IT buyers demand for greater storage efficiencies will drive the adoption of deduplication offerings over the next 12 months, according to new survey from IDC.

The survey showed that over 60% of respondents are either in the process of deduplicating or have plans to deduplicate their primary, backup or archive data in the coming year. Firms with more than 6 petabytes (PB) of total disk storage place higher priority on storage performance as a driver. 57.5% of respondents say that their organisations are implementing deduplication or have already deduplicated primary data including virtual servers.

The firm said that the user satisfaction with deduplication technology is high in the areas of performance, overall system and management with deduplication usage and plans comparable for backup and primary data and slightly lower for archive data.

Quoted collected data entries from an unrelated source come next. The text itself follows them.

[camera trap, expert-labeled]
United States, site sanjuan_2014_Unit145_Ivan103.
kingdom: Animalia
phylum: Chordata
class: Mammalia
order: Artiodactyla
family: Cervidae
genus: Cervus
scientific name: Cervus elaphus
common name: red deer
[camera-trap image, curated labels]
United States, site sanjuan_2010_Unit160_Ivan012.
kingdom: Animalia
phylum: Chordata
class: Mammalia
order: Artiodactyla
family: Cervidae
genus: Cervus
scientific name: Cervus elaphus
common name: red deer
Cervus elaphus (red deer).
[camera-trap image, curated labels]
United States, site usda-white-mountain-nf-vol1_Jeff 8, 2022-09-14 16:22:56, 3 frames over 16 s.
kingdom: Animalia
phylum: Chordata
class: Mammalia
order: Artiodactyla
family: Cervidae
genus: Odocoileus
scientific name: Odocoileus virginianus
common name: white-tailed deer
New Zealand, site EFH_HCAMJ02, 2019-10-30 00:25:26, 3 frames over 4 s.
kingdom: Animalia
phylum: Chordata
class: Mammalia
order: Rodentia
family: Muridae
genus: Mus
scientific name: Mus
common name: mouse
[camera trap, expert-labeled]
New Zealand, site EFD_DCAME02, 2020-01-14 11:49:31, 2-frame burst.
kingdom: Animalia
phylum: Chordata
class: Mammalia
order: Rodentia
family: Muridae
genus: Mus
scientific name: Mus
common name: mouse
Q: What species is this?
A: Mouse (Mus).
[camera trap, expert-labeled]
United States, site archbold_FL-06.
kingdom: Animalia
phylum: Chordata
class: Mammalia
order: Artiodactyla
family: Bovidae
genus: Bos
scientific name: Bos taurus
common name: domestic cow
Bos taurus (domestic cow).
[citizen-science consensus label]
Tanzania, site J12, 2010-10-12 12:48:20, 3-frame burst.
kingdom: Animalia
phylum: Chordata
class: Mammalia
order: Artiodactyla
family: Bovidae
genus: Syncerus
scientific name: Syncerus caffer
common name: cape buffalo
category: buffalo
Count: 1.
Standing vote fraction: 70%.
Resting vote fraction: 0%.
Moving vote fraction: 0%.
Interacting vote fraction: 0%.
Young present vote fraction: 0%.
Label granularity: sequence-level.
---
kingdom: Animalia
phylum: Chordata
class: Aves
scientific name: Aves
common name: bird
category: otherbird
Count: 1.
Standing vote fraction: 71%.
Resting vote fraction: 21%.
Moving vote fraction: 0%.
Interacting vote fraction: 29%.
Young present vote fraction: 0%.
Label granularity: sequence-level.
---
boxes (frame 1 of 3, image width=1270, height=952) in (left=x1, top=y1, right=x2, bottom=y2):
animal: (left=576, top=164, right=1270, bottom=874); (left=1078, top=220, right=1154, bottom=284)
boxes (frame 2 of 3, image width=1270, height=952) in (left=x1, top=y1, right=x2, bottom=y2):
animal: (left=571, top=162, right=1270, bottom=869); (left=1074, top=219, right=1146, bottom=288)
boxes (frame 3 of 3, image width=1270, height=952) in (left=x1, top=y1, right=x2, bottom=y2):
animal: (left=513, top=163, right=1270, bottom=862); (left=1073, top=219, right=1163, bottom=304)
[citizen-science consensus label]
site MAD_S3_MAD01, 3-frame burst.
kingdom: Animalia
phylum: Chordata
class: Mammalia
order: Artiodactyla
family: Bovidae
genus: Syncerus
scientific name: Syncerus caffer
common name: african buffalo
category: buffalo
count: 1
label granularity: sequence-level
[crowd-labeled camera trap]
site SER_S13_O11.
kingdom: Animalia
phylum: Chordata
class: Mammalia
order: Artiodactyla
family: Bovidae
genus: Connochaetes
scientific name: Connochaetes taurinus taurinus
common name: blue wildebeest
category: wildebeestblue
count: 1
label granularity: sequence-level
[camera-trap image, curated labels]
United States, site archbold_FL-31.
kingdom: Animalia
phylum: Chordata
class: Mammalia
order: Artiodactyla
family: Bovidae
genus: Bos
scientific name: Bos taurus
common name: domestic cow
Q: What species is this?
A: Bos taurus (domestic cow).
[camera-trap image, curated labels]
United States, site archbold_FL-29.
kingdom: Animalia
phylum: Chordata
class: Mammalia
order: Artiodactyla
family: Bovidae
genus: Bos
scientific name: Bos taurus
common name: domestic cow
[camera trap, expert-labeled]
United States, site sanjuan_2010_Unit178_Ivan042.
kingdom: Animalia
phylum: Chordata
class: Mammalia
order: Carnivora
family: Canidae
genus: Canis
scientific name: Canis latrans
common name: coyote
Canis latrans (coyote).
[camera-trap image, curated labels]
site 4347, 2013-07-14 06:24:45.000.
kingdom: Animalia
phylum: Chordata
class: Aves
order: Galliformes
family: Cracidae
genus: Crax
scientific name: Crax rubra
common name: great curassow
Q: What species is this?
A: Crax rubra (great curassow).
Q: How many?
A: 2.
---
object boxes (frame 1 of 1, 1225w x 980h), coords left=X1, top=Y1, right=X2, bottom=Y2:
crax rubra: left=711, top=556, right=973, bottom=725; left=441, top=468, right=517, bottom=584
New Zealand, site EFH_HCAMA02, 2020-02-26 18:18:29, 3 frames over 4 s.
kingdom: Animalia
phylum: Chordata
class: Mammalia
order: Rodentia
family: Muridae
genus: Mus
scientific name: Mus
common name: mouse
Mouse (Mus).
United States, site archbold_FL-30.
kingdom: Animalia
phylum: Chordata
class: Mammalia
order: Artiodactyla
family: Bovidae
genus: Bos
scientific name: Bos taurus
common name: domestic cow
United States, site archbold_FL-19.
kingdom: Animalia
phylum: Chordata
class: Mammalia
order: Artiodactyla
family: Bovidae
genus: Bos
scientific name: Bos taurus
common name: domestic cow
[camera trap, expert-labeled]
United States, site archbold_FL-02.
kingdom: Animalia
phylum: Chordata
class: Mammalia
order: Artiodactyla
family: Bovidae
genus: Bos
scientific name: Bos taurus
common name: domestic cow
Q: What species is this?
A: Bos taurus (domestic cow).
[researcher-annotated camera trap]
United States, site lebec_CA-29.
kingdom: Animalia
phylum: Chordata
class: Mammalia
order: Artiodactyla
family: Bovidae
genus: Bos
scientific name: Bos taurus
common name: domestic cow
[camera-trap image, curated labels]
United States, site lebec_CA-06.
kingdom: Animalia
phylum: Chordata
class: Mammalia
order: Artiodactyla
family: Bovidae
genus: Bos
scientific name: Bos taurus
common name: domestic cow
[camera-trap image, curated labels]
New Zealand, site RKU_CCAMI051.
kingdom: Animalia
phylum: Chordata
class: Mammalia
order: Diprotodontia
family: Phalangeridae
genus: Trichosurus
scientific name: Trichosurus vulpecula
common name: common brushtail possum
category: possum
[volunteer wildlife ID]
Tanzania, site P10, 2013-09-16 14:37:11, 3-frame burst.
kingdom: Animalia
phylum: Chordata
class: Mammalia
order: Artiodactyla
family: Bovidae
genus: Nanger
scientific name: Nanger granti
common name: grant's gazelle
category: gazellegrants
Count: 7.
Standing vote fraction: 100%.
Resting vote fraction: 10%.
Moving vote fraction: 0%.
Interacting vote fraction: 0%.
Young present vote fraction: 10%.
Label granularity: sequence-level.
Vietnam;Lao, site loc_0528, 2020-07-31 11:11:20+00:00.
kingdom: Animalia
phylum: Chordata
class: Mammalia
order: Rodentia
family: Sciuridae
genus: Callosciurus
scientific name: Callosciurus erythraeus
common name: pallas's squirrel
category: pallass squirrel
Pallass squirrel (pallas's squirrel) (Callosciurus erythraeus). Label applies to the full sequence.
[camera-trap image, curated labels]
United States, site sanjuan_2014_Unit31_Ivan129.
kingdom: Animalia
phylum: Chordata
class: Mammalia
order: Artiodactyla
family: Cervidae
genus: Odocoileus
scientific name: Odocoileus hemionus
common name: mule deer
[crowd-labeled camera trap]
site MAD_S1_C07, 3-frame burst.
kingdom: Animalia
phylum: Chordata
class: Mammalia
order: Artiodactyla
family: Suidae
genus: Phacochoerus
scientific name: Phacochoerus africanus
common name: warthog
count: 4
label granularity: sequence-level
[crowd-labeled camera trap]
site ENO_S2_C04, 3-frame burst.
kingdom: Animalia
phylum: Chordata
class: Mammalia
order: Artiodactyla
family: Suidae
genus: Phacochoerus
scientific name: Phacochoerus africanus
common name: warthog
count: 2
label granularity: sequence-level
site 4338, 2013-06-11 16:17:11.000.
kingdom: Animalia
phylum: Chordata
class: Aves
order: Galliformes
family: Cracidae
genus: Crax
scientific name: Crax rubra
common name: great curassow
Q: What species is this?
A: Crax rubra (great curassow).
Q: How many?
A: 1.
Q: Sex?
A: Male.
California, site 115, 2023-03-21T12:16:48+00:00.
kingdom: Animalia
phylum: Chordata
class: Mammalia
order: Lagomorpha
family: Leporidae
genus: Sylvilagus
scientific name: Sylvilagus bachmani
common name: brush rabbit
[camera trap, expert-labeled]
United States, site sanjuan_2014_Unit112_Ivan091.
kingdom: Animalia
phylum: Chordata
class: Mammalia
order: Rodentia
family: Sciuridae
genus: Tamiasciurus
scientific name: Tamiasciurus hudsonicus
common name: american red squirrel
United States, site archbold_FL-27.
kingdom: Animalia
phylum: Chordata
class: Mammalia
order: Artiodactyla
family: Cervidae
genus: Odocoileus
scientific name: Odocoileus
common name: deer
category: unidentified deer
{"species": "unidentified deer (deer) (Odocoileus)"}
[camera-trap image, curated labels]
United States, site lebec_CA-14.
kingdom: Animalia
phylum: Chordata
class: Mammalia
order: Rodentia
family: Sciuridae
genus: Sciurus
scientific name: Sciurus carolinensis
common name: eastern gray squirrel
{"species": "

According to the survey, the areas for deduplication improvement include implementation, ROI and vendor commitments and 32.4% of respondents were able to or will eliminate tape as a result of dedupe with 59% of respondents citing they have or will reduce tape.

In addition, the survey found that the EMC (including Data Domain) and NetApp dominate hardware-based deduplication, while EMC, Symantec and IBM dominated software-based deduplication.

Laura Dubois, program director at Storage Software, said: “The tipping point for spending on deduplication solutions stems from larger projects around improving storage performance, virtualising servers, and disaster recovery. The importance of deduplication and the opportunities it presents were validated by the public bidding war waged in 2009 between EMC and NetApp for deduplication heavyweight, Data Domain.”